According to a complaint from the U.S. Securities and Exchange Commission (SEC), ConsenSys' transactions through the MetaMask wallet constitute securities transactions. Swap and staking services imply the expectation of profits earned through the efforts of other parties, the regulator insists.
David Schwartz disagreed with the department's position and compared ConsenSys' activities to the diamond industry. Schwartz cited the example of the De Beers Corporation, which is engaged in the extraction, processing and sale of natural diamonds. Just as the company's efforts do not determine the profits of diamond owners, MetaMask's efforts do not determine the profits of users, Schwartz explained.
He emphasized the differences between investment and business contracts. The business contract does not determine the profit that users receive, and MetaMask assumes some responsibility for providing services to users. The source and the amount of profit they receive are beyond MetaMask's control and do not depend on its efforts, Schwartz stressed. In other words, the profit earned from MetaMask services is not the result of ConsenSys efforts, but is formed depending on external market conditions and user activity.
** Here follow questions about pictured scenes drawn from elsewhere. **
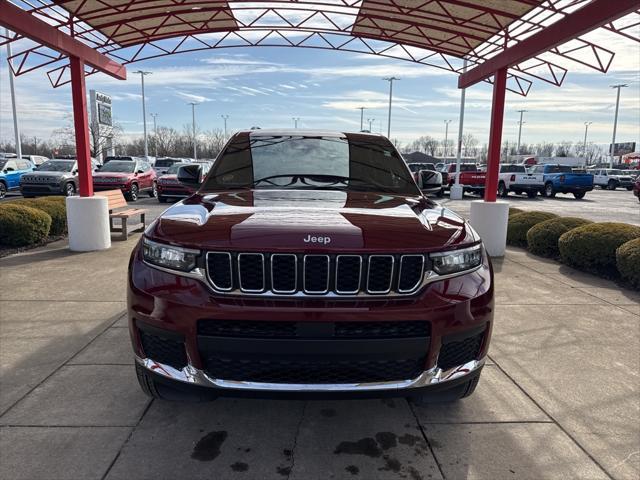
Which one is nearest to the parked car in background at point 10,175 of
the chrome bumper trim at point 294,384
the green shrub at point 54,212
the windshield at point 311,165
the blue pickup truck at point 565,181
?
the green shrub at point 54,212

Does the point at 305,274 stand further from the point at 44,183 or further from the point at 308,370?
the point at 44,183

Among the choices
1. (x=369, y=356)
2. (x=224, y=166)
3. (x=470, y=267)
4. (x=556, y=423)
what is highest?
(x=224, y=166)

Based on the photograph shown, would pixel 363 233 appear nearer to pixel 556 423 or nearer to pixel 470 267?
pixel 470 267

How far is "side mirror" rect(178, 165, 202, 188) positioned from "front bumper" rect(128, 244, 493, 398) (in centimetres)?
180

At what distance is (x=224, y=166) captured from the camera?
393 centimetres

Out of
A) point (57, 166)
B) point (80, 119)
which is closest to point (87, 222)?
point (80, 119)

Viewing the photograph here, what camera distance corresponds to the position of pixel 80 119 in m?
7.90

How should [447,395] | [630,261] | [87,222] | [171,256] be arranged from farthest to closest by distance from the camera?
[87,222] → [630,261] → [447,395] → [171,256]

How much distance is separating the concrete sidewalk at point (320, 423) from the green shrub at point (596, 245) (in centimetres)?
284

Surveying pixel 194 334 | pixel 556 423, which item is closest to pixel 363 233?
pixel 194 334

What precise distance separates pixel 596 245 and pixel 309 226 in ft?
20.3

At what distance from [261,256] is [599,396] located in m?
2.72

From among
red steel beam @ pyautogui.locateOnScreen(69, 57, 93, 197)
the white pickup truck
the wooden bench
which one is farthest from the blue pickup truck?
red steel beam @ pyautogui.locateOnScreen(69, 57, 93, 197)

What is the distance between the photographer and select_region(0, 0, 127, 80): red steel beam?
6109 millimetres
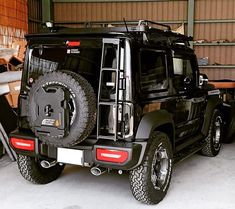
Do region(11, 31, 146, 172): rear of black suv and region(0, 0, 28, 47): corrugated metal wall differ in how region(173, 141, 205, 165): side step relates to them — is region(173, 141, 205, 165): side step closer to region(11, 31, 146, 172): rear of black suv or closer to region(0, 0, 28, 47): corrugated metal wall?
region(11, 31, 146, 172): rear of black suv

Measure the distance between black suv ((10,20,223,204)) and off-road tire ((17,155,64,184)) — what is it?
0.04 ft

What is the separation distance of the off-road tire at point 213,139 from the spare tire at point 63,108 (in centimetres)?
244

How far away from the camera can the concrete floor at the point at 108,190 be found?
3.22 meters

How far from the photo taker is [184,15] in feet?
30.5

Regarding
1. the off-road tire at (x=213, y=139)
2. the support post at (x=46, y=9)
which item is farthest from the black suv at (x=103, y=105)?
the support post at (x=46, y=9)

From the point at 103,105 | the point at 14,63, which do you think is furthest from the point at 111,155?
the point at 14,63

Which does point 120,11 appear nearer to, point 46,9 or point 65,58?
point 46,9

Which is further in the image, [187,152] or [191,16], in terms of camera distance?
[191,16]

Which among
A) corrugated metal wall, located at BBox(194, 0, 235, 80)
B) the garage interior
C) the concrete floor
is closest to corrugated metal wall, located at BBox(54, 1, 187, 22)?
the garage interior

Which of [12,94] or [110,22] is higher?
[110,22]

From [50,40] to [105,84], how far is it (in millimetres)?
736

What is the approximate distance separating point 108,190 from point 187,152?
3.61 feet

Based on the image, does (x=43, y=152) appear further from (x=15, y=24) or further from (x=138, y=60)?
(x=15, y=24)

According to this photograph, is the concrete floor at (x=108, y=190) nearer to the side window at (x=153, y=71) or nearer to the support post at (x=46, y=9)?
the side window at (x=153, y=71)
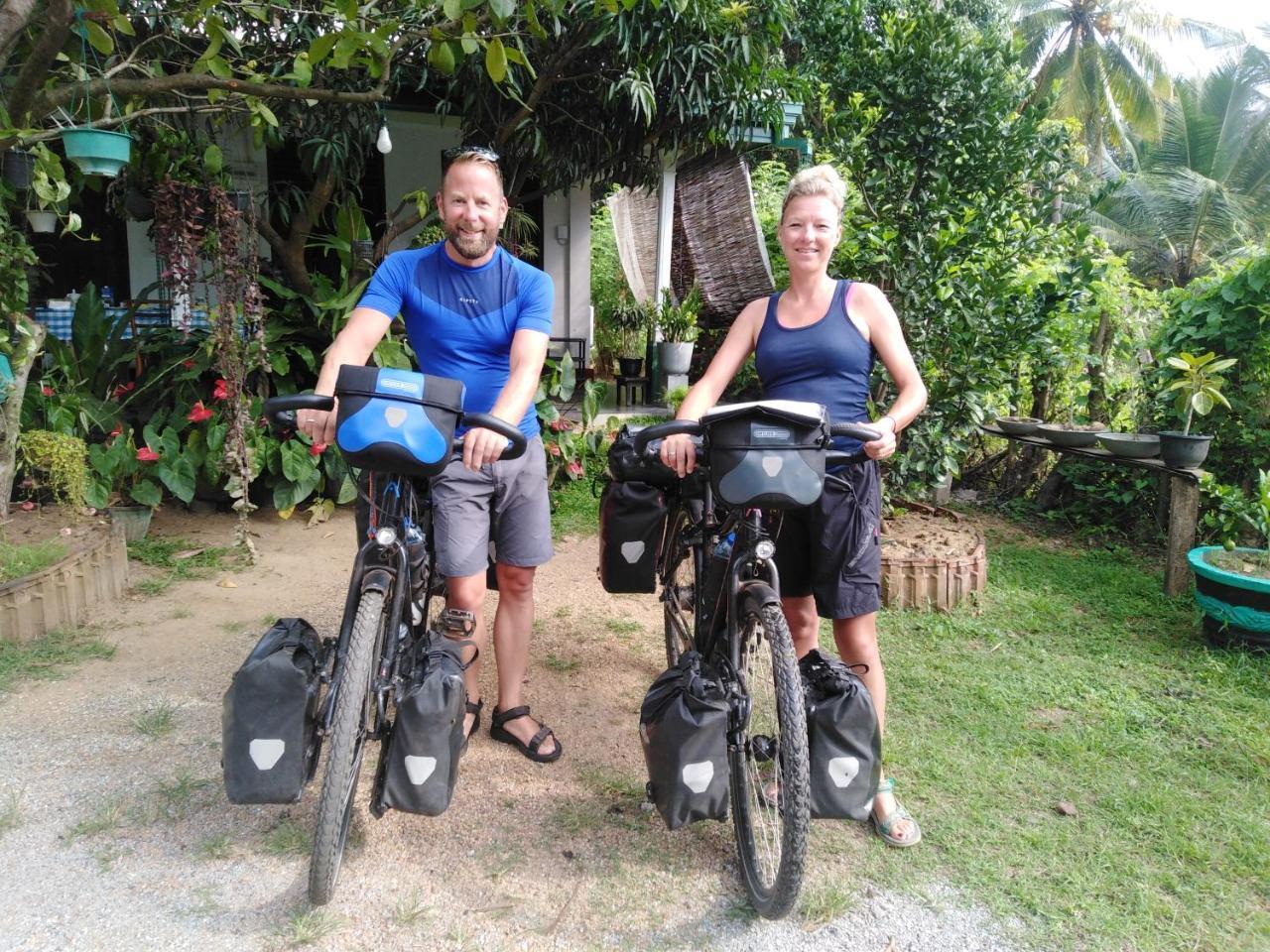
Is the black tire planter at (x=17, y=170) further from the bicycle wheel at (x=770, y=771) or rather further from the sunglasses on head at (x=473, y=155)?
the bicycle wheel at (x=770, y=771)

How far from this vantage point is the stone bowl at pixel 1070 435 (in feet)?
17.7

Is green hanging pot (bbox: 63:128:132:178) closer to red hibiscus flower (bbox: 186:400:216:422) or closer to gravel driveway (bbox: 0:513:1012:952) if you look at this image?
red hibiscus flower (bbox: 186:400:216:422)

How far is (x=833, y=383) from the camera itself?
2426 mm

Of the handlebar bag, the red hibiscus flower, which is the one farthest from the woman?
the red hibiscus flower

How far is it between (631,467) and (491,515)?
478 mm

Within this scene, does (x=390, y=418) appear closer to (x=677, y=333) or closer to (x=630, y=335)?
(x=677, y=333)

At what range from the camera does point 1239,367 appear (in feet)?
16.7

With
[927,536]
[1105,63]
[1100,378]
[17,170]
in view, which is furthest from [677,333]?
[1105,63]

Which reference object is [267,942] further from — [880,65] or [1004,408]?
[1004,408]

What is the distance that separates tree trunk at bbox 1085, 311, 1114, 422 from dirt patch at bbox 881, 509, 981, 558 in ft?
5.92

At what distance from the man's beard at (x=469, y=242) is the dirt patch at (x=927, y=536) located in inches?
107

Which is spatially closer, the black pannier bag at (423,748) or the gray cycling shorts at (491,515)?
the black pannier bag at (423,748)

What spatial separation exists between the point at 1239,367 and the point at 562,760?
4.66 metres

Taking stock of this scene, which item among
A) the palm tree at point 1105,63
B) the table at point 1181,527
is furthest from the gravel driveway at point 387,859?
the palm tree at point 1105,63
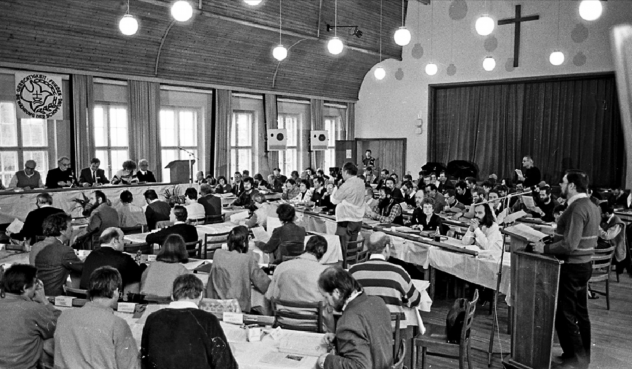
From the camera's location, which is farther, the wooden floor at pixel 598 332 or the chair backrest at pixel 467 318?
the wooden floor at pixel 598 332

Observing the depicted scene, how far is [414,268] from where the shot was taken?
7254mm

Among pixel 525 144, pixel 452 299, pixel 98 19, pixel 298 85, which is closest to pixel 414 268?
pixel 452 299

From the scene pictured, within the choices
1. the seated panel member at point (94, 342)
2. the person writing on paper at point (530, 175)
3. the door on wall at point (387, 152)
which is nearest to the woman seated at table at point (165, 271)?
the seated panel member at point (94, 342)

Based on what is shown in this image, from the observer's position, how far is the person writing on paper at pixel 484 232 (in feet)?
20.9

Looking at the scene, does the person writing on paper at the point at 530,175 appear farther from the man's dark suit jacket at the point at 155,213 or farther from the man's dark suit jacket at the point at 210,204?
the man's dark suit jacket at the point at 155,213

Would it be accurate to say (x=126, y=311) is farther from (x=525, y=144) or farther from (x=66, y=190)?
(x=525, y=144)

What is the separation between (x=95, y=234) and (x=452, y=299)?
4.69 meters

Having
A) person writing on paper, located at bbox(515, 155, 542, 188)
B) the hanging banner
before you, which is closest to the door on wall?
person writing on paper, located at bbox(515, 155, 542, 188)

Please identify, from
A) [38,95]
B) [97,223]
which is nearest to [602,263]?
[97,223]

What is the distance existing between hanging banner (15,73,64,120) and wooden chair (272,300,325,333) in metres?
8.90

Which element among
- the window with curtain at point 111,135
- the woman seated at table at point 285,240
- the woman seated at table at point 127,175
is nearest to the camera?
the woman seated at table at point 285,240

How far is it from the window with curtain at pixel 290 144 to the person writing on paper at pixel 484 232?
36.5 ft

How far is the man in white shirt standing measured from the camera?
7.81 metres

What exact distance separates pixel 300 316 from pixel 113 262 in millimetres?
1715
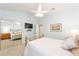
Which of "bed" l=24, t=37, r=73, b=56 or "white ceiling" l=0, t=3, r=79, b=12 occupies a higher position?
"white ceiling" l=0, t=3, r=79, b=12

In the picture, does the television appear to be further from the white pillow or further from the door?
the white pillow

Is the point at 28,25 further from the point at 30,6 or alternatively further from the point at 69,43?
the point at 69,43

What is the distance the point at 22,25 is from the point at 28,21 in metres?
0.10

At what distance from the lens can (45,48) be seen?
151cm

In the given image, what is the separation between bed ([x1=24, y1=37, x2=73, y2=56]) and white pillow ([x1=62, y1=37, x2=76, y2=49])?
6 cm

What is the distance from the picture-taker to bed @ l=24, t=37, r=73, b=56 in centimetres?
150

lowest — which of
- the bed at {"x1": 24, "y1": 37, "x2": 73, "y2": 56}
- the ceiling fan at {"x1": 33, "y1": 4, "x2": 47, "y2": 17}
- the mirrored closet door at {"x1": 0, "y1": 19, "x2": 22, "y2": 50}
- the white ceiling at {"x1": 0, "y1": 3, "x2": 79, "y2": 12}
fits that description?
the bed at {"x1": 24, "y1": 37, "x2": 73, "y2": 56}

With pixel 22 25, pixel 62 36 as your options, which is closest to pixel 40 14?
pixel 22 25

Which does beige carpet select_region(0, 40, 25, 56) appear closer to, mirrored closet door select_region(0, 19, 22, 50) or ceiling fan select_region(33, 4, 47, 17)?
mirrored closet door select_region(0, 19, 22, 50)

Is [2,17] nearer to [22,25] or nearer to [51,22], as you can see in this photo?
[22,25]

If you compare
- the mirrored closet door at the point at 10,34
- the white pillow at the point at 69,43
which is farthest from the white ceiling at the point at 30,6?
the white pillow at the point at 69,43

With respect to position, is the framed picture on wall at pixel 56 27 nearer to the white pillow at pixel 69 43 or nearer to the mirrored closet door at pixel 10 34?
the white pillow at pixel 69 43

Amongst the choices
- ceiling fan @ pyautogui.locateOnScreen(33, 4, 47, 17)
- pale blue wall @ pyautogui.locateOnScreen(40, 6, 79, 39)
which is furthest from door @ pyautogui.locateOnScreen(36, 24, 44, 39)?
ceiling fan @ pyautogui.locateOnScreen(33, 4, 47, 17)

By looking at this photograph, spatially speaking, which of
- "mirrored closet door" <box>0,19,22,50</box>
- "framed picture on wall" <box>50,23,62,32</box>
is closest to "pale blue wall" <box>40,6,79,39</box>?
"framed picture on wall" <box>50,23,62,32</box>
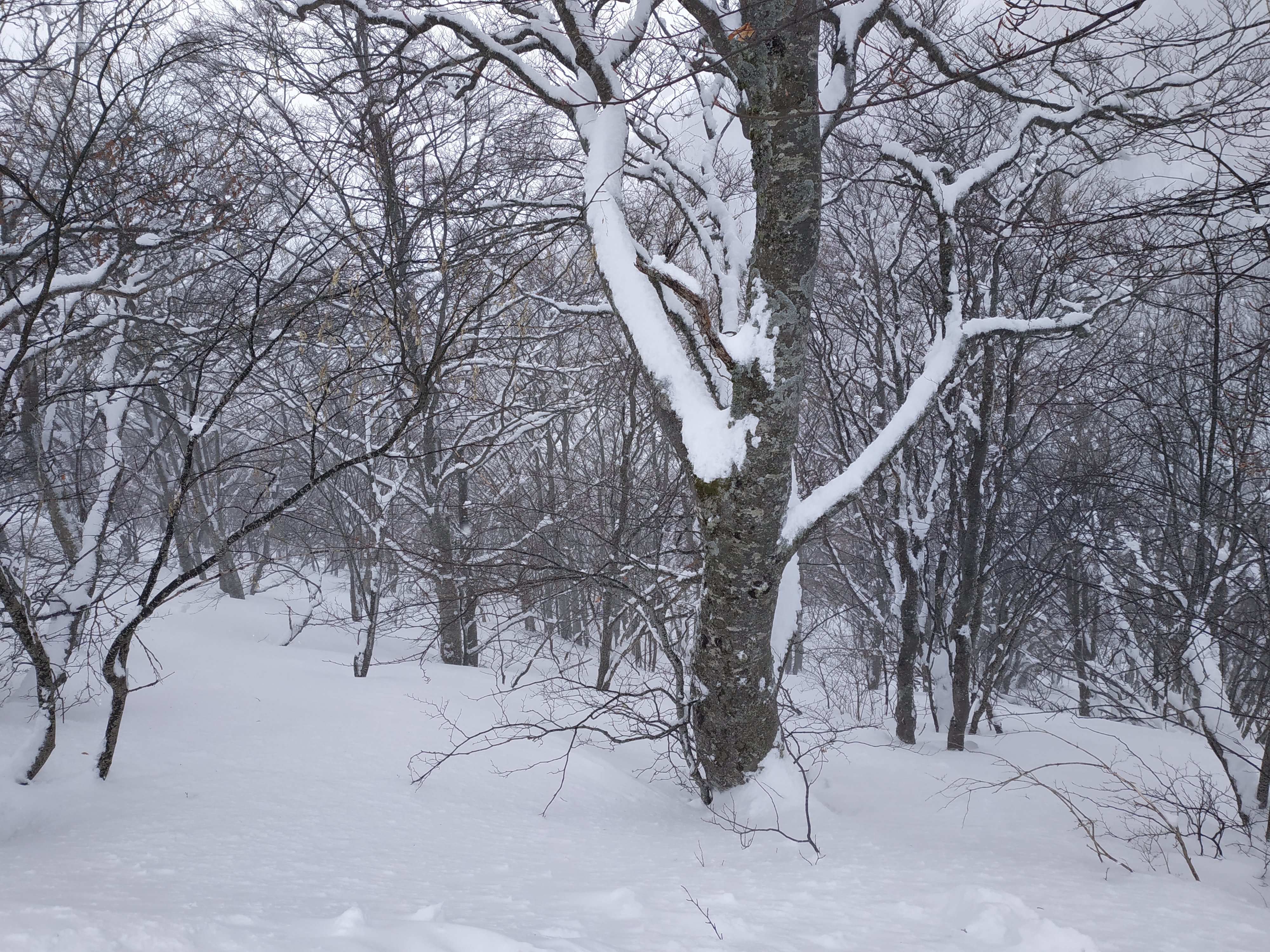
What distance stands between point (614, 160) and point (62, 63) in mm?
3067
"If all the people who have assets commit some actions, this is a common enterprise, then we can talk about securities. But tokens managed by smart contacts cannot make the owners of these tokens a single enterprise," Schwartz said.
Recently, Ripple's CTO compared the SEC's approach to cryptocurrencies to industry regulation in China. Schwartz noted that the Chinese authorities sometimes banned crypto trading, then lifted the ban, and this tactic was similar to deliberate market manipulation.